◆ **Enunciado A**
Organiza em CSV de duas colunas, "enunciado" e "resposta", os registos entre a linha que contém "How far from the camera" e o fim dos registos, inclusive. Faz uma linha por registo e põe cada campo entre aspas, com as quebras de linha trocadas por espaços.

◆ **Texto extraído**
Carta às esquerdas
Boaventura de Sousa Santos
Não ponho em causa que haja um futuro para as esquerdas mas o seu futuro não vai ser uma continuação linear do seu passado. Definir o que têm em comum equivale a responder à pergunta: o que é a esquerda? A esquerda é um conjunto de posições políticas que partilham o ideal de que os humanos têm todos o mesmo valor, e são o valor mais alto. Esse ideal é posto em causa sempre que há relações sociais de poder desigual, isto é, de dominação. Neste caso, alguns indivíduos ou grupos satisfazem algumas das suas necessidades, transformando outros indivíduos ou grupos em meios para os seus fins. O capitalismo não é a única fonte de dominação mas é uma fonte importante.
Os diferentes entendimentos deste ideal levaram a diferentes clivagens. As principais resultaram de respostas opostas às seguintes perguntas. Poderá o capitalismo ser reformado de modo a melhorar a sorte dos dominados, ou tal só é possível para além do capitalismo? A luta social deve ser conduzida por uma classe (a classe operária) ou por diferentes classes ou grupos sociais? Deve ser conduzida dentro das instituições democráticas ou fora delas? O Estado é, ele próprio, uma relação de dominação, ou pode ser mobilizado para combater as relações de dominação?
As respostas opostas as estas perguntas estiveram na origem de violentas clivagens. Em nome da esquerda cometeram-se atrocidades contra a esquerda; mas, no seu conjunto, as esquerdas dominaram o século XX (apesar do nazismo, do fascismo e do colonialismo) e o mundo tornou-se mais livre e mais igual graças a elas. Este curto século de todas as esquerdas terminou com a queda do Muro de Berlim. Os últimos trinta anos foram, por um lado, uma gestão de ruínas e de inércias e, por outro, a emergência de novas lutas contra a dominação, com outros atores e linguagens que as esquerdas não puderam entender.

◆ **Registos apresentados**
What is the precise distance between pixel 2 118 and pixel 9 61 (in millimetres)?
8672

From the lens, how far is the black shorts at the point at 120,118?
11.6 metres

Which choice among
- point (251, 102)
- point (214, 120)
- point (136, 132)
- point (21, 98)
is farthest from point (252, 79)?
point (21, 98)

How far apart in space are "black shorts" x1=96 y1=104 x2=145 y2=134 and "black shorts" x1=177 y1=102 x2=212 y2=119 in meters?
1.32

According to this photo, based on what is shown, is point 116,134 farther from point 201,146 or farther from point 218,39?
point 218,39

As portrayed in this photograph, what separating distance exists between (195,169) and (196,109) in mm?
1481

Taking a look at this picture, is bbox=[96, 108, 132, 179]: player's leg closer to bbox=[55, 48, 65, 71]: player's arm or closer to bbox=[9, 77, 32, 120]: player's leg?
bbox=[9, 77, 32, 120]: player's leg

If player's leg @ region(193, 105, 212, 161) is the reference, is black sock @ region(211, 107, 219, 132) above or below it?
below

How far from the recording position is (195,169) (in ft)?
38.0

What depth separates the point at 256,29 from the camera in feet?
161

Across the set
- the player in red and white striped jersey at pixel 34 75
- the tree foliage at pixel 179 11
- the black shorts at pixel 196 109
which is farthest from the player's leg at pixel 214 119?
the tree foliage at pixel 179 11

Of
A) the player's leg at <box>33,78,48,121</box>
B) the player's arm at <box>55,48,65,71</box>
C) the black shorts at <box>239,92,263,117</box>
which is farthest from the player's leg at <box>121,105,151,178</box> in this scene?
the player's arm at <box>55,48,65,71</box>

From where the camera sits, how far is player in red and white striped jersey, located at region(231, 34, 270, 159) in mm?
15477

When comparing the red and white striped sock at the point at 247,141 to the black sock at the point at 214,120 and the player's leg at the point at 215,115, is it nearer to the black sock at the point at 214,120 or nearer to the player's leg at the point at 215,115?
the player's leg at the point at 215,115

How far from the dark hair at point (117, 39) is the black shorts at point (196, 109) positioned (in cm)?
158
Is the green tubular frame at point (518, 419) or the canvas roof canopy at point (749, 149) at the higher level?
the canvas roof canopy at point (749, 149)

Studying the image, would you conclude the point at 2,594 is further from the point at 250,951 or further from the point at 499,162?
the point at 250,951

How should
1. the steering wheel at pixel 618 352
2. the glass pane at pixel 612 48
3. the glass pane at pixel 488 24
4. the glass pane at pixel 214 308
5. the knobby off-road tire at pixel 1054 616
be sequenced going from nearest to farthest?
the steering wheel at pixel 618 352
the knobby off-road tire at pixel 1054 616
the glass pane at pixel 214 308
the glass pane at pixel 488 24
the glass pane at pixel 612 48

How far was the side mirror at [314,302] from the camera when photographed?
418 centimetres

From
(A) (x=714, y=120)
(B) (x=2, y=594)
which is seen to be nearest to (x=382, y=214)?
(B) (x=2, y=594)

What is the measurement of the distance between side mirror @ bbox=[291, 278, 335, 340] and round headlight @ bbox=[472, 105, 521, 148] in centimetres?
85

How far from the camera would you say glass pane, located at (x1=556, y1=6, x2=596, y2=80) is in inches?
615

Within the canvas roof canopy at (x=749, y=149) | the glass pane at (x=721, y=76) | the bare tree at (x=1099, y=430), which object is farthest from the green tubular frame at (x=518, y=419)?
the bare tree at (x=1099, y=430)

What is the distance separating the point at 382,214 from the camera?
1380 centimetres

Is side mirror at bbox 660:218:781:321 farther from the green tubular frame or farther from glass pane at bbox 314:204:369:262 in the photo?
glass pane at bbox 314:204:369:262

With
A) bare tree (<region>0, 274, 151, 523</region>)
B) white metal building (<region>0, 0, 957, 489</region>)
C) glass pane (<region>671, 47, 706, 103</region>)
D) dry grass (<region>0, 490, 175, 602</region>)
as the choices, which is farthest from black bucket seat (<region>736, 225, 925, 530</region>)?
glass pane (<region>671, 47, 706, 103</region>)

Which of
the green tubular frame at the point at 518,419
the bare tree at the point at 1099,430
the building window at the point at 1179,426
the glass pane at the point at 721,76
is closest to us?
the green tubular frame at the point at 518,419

◆ **Enunciado B**
Reproduz, tal como está na carta às esquerdas, o trecho entre "Os diferentes entendimentos" e "relações de dominação?", inclusive.

◆ **Resposta escrita A**
enunciado,resposta
"How far from the camera would you say glass pane, located at (x1=556, y1=6, x2=596, y2=80) is in inches?","615"
"Within the canvas roof canopy at (x=749, y=149) | the glass pane at (x=721, y=76) | the bare tree at (x=1099, y=430), which object is farthest from the green tubular frame at (x=518, y=419)?","the bare tree at (x=1099, y=430)"
"What is the distance separating the point at 382,214 from the camera?","1380 centimetres"
"Is side mirror at bbox 660:218:781:321 farther from the green tubular frame or farther from glass pane at bbox 314:204:369:262 in the photo?","glass pane at bbox 314:204:369:262"
"With A) bare tree (<region>0, 274, 151, 523</region>) B) white metal building (<region>0, 0, 957, 489</region>) C) glass pane (<region>671, 47, 706, 103</region>) D) dry grass (<region>0, 490, 175, 602</region>) as the choices, which is farthest from black bucket seat (<region>736, 225, 925, 530</region>)?","glass pane (<region>671, 47, 706, 103</region>)"
"Which of the green tubular frame at the point at 518,419 the bare tree at the point at 1099,430 the building window at the point at 1179,426 the glass pane at the point at 721,76 is closest to us?","the green tubular frame at the point at 518,419"

◆ **Resposta escrita B**
Os diferentes entendimentos deste ideal levaram a diferentes clivagens. As principais resultaram de respostas opostas às seguintes perguntas. Poderá o capitalismo ser reformado de modo a melhorar a sorte dos dominados, ou tal só é possível para além do capitalismo? A luta social deve ser conduzida por uma classe (a classe operária) ou por diferentes classes ou grupos sociais? Deve ser conduzida dentro das instituições democráticas ou fora delas? O Estado é, ele próprio, uma relação de dominação, ou pode ser mobilizado para combater as relações de dominação?